Prehistoric man, accustomed to making fire from striking two rocks together, would have understood the general idea of friction welding. But today’s concept uses friction to make something less than fire—it creates plasticity in metals but keeps them several hundred degrees under their melting temperatures, then forges them together.
As a result, unlike other welding processes, friction welding retains the workpieces’ base metal properties. The process can join metals unweldable by other means and is controllable and repeatable. Friction welding, a solid-state process, includes several variations, some well-established and others developed more recently. All require machine tools, usually automated, instead of manual processes, and capital investment is higher than conventional welding.
Rotary friction welding (RFW), the oldest type of friction welding, was invented in the early 1950s and is widely used for round parts. Two variants, direct-drive and inertia welding, have been in use the longest. Today, advances in control methods and other features such as rotational orientation and tighter loss-of-length control allow wider use of the process, according to Tim Stotler, technology applications leader for EWI (Columbus, OH), an advanced manufacturing technologies organization.
RFW has made millions of production welds, from very small solid parts to very large diameter tubing, according to Mike Spodar, senior welding engineer for Coldwater Machine Co. (Coldwater, OH). “Process development is focused on materials, including more dissimilar material welding,” he said. “In automotive, RFW will be used for vehicle lightweighting as the transition from carbon steels to high-strength steels and nonferrous alternatives continues.”

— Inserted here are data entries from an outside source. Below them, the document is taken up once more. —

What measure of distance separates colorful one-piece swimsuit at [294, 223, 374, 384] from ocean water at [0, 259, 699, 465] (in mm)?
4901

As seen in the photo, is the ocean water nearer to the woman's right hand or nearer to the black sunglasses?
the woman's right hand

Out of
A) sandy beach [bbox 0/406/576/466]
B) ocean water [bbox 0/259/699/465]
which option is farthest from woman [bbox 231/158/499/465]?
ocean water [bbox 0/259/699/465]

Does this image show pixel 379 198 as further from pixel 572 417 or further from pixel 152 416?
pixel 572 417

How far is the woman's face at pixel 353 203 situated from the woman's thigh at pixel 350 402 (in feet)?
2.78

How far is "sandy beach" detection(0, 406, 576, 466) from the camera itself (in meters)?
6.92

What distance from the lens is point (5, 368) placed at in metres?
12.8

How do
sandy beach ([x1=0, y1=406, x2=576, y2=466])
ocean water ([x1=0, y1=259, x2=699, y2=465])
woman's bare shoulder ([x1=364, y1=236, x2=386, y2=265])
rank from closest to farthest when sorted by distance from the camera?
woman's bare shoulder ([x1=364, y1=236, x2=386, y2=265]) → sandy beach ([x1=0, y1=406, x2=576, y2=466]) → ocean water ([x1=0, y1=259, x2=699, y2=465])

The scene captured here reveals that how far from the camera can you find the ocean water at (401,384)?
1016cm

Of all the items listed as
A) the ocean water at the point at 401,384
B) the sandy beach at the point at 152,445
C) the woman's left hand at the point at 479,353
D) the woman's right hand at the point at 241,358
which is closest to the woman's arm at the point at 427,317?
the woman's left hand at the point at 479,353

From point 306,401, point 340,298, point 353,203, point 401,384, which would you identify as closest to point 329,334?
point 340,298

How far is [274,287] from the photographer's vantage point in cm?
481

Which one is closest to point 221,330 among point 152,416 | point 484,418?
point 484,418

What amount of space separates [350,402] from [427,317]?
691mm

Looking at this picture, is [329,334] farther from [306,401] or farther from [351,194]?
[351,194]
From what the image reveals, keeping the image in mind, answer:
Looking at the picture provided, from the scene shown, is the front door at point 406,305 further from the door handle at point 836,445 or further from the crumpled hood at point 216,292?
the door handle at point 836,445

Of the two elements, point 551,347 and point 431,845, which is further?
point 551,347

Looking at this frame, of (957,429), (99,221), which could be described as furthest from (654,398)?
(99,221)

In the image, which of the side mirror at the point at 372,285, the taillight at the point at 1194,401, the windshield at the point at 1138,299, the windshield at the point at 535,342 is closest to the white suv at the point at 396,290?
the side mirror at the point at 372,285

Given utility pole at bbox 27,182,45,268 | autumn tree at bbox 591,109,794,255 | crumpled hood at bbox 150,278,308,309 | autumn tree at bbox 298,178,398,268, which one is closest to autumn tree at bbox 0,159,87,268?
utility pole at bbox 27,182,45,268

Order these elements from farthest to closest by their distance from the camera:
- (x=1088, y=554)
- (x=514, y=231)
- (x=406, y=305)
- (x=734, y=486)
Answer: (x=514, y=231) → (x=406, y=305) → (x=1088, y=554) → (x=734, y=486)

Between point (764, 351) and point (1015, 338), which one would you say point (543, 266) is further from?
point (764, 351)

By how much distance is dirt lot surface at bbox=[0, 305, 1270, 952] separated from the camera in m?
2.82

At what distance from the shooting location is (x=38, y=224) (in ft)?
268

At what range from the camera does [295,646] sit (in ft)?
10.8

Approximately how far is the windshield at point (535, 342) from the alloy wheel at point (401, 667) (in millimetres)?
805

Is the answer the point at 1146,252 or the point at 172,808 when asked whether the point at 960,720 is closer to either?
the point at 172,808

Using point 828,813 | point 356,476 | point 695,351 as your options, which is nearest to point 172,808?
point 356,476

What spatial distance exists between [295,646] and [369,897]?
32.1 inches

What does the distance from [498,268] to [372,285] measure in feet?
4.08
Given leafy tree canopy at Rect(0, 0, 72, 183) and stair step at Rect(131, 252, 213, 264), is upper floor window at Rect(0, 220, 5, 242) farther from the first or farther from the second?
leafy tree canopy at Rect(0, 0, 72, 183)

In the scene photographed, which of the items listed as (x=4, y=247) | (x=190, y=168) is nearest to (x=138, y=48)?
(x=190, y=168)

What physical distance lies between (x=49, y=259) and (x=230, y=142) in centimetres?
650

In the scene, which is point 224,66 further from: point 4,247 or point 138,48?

Coldwater’s high-speed, direct-drive RFW process, called SpinMeld, focuses on welds with solid diameters below 1.5″ (38 mm), though it can weld hollow tubes larger than that. Dan Barry, vice president, sales & marketing for Coldwater, noted that projection welding has traditionally been used to attach studs, nuts and other fittings, but in many cases the stud or fastener must be oversized to achieve the desired weld strength. RFW offers superior strength so attachments need not be oversized, helping achieve lightweighting.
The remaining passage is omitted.